------ Verilen metin

Vergi Teorisi Dersi 3. Ünite Özet

Vergi Uyumu Ve Kısıtları

Vergi Uyumu

Vergi uyumu mükelleflerin vergilendirmeye ilişkin beyannamelerini zamanında idareye teslim etmesini, beyannamelerin vergi yükümlülüğünü tam olarak yansıtacak şekilde beyannamenin doldurulduğu tarihte geçerli olan yasal mevzuata uygun olmasını ve zamanında vergisini ödemesini gerektirir.

Vergi uyumunun ana unsurları beş başlık altında toplanabilir: bunlar;

  • Vergiye tabi gelirin doğru beyan edilmesi,
  • Matrahtan indirilebilecek giderlerin doğru gösterilmesi,
  • Vergi beyannamesinin süresi içinde doldurulması,
  • Vergi beyannamesindeki hesaplamaların doğru yapılması,
  • Vergilerin zamanında ödenmesidir.

Vergi ahlakı, mükelleflerin devletle aralarındaki ilişkiyi belirleyen davranış normlarıdır.

Devletler vatandaşların vergi yasalarına uygun davranmalarını, vergilerini zamanında ve eksiksiz ödemelerini isterler. Devletin amacı vergi uyumunu artırmaktır. Vatandaşın vergiye uyumunu ilgilendiren iki çeşit sınırdan bahsedebiliriz:

i) vergi uyumunda devlet kaynaklı sınırlar
ii) vergi uyumunda mükellef kaynaklı sınırlar

Başarılı bir vergi politikası uygulaması için hem makro hem de mikro sınırların göz önünde bulundurulması gerekir.

------------
------ Verilen materyal

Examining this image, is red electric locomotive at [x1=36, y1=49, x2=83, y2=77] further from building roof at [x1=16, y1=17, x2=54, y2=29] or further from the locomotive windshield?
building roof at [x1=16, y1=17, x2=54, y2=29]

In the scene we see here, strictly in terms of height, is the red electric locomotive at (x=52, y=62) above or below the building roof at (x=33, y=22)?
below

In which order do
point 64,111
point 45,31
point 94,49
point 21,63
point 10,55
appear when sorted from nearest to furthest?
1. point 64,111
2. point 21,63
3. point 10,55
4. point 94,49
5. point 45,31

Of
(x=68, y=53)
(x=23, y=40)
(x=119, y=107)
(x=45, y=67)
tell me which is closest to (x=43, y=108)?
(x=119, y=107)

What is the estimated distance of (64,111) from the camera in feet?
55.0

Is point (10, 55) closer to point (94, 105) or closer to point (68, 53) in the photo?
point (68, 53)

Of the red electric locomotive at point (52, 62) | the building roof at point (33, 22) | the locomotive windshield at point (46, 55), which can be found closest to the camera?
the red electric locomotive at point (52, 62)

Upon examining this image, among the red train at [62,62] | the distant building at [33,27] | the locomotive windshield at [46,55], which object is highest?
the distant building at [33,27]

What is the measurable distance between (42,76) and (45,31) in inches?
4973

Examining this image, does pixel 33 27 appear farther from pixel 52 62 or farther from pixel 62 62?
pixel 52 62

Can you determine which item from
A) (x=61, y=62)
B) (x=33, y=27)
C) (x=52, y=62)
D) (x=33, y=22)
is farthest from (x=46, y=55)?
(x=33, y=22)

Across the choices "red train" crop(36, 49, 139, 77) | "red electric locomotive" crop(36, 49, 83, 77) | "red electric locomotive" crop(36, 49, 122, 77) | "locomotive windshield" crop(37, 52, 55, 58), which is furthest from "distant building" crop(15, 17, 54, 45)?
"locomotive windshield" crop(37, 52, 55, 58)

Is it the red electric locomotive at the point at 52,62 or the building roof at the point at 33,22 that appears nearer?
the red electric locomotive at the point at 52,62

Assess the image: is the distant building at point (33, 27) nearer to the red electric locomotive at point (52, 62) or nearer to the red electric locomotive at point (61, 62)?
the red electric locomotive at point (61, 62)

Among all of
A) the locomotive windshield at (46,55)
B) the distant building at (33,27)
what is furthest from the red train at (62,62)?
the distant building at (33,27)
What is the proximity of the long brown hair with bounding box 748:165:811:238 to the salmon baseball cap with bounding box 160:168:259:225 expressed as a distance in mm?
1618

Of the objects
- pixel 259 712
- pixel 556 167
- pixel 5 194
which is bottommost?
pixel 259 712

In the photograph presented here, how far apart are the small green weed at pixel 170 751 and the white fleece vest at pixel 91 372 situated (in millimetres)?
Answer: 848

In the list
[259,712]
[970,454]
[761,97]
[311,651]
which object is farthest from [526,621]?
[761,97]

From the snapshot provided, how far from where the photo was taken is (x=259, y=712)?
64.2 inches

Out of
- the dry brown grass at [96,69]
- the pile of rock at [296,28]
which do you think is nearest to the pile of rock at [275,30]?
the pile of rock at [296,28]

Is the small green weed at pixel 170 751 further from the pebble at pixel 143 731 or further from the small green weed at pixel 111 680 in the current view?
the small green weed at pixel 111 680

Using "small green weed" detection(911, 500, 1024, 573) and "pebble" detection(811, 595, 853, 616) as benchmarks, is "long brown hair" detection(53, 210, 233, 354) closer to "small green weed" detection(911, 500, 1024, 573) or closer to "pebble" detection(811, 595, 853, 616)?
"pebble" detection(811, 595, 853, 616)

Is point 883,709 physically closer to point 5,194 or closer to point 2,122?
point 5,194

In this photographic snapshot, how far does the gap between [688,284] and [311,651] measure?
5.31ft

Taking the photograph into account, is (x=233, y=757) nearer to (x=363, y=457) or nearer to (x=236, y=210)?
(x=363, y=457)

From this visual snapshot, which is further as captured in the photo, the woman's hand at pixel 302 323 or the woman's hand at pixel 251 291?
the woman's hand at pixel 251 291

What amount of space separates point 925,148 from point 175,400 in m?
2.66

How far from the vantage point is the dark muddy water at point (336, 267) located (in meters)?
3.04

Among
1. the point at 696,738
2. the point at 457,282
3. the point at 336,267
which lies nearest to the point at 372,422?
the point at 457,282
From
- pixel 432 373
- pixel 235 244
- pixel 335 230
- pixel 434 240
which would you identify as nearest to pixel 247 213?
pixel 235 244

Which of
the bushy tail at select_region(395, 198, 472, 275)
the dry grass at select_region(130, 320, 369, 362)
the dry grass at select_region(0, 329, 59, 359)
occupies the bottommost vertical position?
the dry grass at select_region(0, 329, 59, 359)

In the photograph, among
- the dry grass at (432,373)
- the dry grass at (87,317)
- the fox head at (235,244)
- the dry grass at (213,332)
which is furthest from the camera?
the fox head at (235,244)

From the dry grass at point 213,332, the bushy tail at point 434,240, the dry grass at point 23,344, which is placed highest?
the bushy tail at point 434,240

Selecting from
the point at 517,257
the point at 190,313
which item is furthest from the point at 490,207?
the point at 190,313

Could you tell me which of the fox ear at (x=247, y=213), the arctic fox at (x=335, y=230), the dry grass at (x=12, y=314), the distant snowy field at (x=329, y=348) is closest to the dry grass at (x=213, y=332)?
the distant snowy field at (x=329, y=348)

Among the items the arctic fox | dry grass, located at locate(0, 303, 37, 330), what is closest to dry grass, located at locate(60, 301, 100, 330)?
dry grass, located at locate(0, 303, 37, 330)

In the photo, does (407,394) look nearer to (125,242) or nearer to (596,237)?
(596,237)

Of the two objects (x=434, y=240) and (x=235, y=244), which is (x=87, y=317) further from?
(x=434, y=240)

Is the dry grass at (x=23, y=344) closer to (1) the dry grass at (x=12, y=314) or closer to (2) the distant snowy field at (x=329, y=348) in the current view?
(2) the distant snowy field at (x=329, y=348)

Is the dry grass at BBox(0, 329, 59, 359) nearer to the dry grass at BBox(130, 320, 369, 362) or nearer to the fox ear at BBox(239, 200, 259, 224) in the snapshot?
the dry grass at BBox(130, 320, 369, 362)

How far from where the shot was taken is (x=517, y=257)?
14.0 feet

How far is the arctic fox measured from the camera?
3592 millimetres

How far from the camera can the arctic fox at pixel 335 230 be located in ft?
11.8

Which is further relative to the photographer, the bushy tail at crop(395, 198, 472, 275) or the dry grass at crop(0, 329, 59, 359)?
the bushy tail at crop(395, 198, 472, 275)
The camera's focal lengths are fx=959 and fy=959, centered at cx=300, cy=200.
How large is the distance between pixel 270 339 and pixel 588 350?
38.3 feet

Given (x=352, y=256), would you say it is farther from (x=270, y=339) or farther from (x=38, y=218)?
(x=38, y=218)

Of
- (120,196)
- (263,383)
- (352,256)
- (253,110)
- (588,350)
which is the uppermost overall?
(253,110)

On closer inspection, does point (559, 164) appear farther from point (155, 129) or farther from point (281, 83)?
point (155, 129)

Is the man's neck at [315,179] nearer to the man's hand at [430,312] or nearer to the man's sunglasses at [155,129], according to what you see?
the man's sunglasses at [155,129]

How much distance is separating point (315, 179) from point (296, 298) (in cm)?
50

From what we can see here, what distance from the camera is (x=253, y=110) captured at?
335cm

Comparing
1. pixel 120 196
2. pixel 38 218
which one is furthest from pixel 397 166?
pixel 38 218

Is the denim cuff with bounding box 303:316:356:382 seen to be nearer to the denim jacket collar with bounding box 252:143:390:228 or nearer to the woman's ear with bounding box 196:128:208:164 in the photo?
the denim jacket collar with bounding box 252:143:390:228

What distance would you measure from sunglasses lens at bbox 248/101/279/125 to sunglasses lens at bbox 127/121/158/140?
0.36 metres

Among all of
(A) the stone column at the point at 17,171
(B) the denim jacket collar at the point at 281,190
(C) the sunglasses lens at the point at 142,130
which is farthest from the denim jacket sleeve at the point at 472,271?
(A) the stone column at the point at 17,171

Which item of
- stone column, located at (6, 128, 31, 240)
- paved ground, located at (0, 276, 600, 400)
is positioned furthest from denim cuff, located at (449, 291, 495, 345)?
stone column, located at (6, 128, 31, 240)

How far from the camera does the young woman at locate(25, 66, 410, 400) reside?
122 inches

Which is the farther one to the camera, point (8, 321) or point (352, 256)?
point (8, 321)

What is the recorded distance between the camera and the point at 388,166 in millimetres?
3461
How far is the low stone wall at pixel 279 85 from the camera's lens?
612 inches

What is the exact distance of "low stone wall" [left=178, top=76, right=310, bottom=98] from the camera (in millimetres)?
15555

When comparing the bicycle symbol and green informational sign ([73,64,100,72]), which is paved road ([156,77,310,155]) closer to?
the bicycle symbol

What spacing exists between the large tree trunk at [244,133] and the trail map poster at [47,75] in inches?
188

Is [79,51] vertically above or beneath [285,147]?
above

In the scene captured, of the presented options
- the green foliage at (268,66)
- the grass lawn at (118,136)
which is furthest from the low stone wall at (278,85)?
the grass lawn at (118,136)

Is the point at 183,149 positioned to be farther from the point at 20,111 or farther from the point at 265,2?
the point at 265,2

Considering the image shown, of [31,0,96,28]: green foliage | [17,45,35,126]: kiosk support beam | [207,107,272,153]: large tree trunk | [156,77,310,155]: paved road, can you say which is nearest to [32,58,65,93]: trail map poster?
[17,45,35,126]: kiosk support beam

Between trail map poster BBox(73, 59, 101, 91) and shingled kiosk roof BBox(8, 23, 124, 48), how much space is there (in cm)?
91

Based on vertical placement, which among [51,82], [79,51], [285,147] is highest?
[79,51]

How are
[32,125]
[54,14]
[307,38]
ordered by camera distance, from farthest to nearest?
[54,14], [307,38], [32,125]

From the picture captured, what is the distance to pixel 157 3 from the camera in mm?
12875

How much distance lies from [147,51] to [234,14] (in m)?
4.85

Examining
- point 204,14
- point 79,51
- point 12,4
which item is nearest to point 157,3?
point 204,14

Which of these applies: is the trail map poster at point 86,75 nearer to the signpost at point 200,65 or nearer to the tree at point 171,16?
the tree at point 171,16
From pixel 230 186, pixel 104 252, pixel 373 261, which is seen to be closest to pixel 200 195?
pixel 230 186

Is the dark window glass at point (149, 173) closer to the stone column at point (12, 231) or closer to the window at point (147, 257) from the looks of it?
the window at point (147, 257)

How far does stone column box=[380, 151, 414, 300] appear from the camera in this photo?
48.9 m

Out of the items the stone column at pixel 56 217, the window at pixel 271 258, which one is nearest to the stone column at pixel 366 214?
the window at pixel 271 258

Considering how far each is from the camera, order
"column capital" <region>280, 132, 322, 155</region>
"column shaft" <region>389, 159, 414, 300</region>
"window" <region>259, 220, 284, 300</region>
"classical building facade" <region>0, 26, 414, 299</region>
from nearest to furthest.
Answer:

------------

*Görevler:*
A – Vergi uyumu metnine göre aşağıdaki soruları cevaplayın:
(i) Vergi ahlakı nasıl tanımlanıyor?
(ii) Devletin amacı nedir?
(iii) Başarılı bir vergi politikası uygulaması için nelerin göz önünde bulundurulması gerekir?
B – Vergi uyumu metninde sayılan, vergi uyumunun ana unsurlarının hepsini sıralayın.
C – Vergi uyumu metnini kaldığı yerden sürdürün.

*Cevaplar:*
A –
(i) Mükelleflerin devletle aralarındaki ilişkiyi belirleyen davranış normlarıdır.
(ii) Vergi uyumunu artırmaktır.
(iii) Hem makro hem de mikro sınırların.

B –
- Vergiye tabi gelirin doğru beyan edilmesi
- Matrahtan indirilebilecek giderlerin doğru gösterilmesi
- Vergi beyannamesinin süresi içinde doldurulması
- Vergi beyannamesindeki hesaplamaların doğru yapılması
- Vergilerin zamanında ödenmesi

C –
Vergi Uyumunda Makro Sınırlar

Verginin bir birim dahi artırılmasının mümkün olmadığı noktaya vergilemenin sınırı denir. Vergilemenin sınırının belirlenmesinde hukuki, ekonomik, politik, psikolojik ve benzeri ögelerin birlikte dikkate alınması gerekir.

Vergilemenin Hukuki Sınırı

Vergilemede hukuki sınır anayasa, yasa ve diğer mevzuattan kaynaklanır. Temsilsiz vergi olmaz prensibinin uygulandığı ülkelerde alınacak vergiler konusunda son söz halkın kendi içinden seçtiği temsilcilere aittir. ‘Temsilsiz vergi olmaz’ ilkesi ile aynı anlama gelen ‘kanunsuz vergi olmaz’ ilkesinin sonucu olarak halkın ne kadar vergi ödeyeceğine kral değil halk temsilcileri aracılığıyla kanunlar çıkartarak karar vermektedir.

Türkiye’de de hukuki vergi sınırlaması Anayasa ile başlar. Temsilsiz ve kanunsuz vergi olmaz prensibi 1982 Anayasası 73. maddesinde açık bir şekilde belirtilmiştir:

“Herkes kamu giderlerini karşılamak üzere, mali gücüne göre, vergi ödemekle yükümlüdür. Vergi yükünün adaletli ve dengeli dağılımı, maliye politikasının sosyal amacıdır. Vergi, resim, harç ve benzeri mali yükümlülükler, kanunla konulur, değiştirilir veya kaldırılır. Vergi, resim, harç ve benzeri mali yükümlülüklerin muaflık, istisnalar ve indirimleriyle oranlarına ilişkin hükümlerinde kanunun belirttiği yukarı ve aşağı sınırlar içinde değişiklik yapma yetkisi Cumhurbaşkanına verilebilir.”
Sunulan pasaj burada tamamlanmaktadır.